### İncelenen Metin

● ● ● ● ● ● ●

17 Ocak 2012 Salı

Kosova Bir Yaşında,Geçmişi Geleceği...


Kosova Bir Yaşında,Geçmişi Geleceği...PDFYazdıre-Posta
Cuma, 20 Şubat 2009 11:36
Yeni adıyla kurulan bu devletin geçmişi varmı?
Dünya devletlerinin cağrafyasını göz önüne getirildiğinde, Balkan ülkelerininki gibi dünyanın hiçbir yerin eşi benzeri olmadığı görmek güç olmasa gerek.
Arnavutların tam tamına 96 yıl emek, kanlarını ve canlarını verdikten sonra ‘ideallerini gerçekleştirme yoluna girdiklerini ve gelecek 5–10 içerisinde Balkanlarda onların çağı olacağı dünya üzerinde yaşayan tüm Arnavutların %85’inin üzerinde inandığı bir destür’ haline gelmiştir. Bu uğurda emek vermeden ancak “diplomatik bağış ya da ceza!(DeFacto)” niteliğinde gelen bir ikinci Arnavut devleti denilen “Kosova Cumhuriyeti” devleti doğuruverdi. “Bu uğurda emek vermeden” diyorum çünkü, dünyanın neresinde yaşıyor olursa olsun entelektüel olan ya da olmayan hiçbir Arnavutun gönlü ve mantığı “Kosova Cumhuriyeti diye bir devletinin kabulü söz konusu olamayacağını inancıyla yaşıyordu. Bu milli duyguların “Pa Plavë e Guci, pa Kosovë e Çamëri ska Shqipëri---Plava ve Gucia, Kosova ve Çamerya’sız Arnavutluk yoktur” destürüyle büyümüştür her Arnavut. Hatta beşikteyken ve de anaların kuçaklarındayken söylenen ninnilerde bile hep bu destürlerdi. Bir halkının topraklarının 3/2 başkalara veren “Europa e Vjeter---Eski Avrupa”, bu halka bir asra yakın adaletsizlik yapan, adaleti yerine getirmek için İsa Boletini’nin Londra’ya gidişini anlatan ve her Arnavutun hayat felsefesini oluşturan bu mitolojiye dönüşmüş olan bu gerçek doğup büyümüştür. Bir Arnavutun hakkını-öcünü-ait olanını almadan ölemeyeceğini, Oso Kuka’nın yaşam felsefesini, binlerce yıllık oluşagelen Arnavut BESA’sının birlik beraberlik felsefesini çoluk-çocuğuna aktarmazsa lanetleneceği inancı, vatana ihanetin cezası modern kanunların değil Leke Dukagjini Kanunnamesinide belirtildiği gibi cezalandırılacağı ve de mezarı bile içine barındırmayacağı gibi… örf, adet, gelenek, görenek ve kültürüyle doğup büyüyen bu halk ne kadar daha ayrı ayrı devletlerde bırakılacak… Yeni bir devlete ihtiyacı yoktu Arnavutların.

● ● ● ● ● ● ●

### Veri Kümesi Kayıtları

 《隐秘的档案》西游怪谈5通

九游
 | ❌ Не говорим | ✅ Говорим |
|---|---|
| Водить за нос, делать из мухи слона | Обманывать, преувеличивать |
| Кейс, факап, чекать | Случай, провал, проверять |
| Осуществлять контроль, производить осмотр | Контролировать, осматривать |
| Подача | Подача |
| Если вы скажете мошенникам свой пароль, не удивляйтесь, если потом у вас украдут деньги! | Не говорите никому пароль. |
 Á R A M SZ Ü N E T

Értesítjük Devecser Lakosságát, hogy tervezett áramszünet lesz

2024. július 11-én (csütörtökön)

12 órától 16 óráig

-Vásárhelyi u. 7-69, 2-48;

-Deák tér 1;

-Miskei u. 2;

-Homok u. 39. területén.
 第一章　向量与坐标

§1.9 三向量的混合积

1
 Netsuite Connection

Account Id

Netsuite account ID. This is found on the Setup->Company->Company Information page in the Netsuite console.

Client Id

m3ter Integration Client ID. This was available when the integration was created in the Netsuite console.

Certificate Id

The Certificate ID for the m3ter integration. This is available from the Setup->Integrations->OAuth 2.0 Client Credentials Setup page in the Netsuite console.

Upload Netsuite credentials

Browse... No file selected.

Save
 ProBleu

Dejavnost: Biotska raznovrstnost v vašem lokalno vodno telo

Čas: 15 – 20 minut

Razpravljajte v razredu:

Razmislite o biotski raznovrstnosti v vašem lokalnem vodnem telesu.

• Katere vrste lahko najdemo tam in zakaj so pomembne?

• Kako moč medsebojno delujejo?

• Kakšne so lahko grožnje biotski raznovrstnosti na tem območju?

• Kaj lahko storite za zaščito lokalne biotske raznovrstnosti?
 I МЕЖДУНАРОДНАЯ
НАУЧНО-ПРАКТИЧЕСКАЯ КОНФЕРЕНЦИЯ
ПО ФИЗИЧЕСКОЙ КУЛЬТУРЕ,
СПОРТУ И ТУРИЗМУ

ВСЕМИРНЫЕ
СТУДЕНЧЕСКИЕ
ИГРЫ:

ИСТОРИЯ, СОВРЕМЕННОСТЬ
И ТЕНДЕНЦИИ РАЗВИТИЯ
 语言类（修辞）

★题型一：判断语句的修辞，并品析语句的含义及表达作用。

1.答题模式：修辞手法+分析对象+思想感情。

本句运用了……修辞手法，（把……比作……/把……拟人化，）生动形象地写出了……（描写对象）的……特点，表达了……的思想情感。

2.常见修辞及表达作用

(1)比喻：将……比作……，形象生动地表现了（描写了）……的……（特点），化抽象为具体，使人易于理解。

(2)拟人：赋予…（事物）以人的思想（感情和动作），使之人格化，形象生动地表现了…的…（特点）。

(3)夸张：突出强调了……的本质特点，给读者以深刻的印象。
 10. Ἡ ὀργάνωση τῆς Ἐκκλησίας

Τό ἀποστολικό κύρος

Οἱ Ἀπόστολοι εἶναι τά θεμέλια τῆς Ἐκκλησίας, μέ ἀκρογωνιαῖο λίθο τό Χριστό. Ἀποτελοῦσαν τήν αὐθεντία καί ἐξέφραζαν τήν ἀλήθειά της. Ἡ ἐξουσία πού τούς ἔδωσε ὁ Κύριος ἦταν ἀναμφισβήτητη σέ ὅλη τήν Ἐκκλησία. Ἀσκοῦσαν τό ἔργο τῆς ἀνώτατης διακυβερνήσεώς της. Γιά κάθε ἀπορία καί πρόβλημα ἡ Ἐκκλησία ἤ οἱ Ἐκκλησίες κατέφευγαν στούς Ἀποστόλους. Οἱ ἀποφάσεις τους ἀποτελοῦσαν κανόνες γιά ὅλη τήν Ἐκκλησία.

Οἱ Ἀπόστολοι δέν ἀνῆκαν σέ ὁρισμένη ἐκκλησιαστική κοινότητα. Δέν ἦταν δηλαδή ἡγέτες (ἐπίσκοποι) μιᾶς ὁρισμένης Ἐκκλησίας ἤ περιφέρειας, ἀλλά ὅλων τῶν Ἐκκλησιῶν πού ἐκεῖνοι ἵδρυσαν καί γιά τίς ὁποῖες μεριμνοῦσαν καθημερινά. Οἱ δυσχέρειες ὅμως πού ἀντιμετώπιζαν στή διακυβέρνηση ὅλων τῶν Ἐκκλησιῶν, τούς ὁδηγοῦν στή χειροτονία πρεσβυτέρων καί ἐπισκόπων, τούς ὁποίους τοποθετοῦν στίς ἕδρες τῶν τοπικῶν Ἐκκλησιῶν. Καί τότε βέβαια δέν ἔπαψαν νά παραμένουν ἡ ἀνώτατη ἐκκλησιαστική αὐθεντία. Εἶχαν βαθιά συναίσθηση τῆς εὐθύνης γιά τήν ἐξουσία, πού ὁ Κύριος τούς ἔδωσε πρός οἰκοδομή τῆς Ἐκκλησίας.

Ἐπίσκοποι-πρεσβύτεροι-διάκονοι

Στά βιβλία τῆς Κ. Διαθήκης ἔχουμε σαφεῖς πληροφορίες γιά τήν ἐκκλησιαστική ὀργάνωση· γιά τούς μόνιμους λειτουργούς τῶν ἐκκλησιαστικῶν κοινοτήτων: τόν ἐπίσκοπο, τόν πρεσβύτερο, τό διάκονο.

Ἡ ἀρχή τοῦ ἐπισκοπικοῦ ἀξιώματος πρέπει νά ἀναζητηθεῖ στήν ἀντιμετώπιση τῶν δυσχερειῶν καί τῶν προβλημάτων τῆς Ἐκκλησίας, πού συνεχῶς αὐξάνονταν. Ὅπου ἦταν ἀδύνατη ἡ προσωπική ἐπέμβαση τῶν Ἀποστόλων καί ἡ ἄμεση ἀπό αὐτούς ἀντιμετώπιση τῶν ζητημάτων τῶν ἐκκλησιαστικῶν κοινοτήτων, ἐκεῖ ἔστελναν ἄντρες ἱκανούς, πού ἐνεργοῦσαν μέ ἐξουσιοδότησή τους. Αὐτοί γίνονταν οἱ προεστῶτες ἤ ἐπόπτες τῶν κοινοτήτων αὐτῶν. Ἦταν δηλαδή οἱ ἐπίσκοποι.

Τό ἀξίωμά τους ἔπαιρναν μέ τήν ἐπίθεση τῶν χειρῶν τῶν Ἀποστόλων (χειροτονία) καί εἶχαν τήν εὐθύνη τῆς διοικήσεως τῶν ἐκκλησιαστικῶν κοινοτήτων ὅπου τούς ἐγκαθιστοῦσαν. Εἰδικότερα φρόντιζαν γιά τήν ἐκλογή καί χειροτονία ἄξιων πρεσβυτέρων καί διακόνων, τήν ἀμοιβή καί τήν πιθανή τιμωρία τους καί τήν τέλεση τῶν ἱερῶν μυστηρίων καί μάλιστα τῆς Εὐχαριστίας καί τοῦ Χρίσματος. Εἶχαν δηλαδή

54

● ● ● ● ● ● ●

### Görevin Kapsamı
Kosova hakkındaki metinde "Dünya devletlerinin cağrafyasını" ile "güç olmasa gerek." arasındaki bölümü, her iki ifade de dâhil olmak üzere, kelimesi kelimesine aktarınız. Yalnızca Kosova hakkındaki metne dayanınız.

### Tamamlanmış Alıştırma
Dünya devletlerinin cağrafyasını göz önüne getirildiğinde, Balkan ülkelerininki gibi dünyanın hiçbir yerin eşi benzeri olmadığı görmek güç olmasa gerek.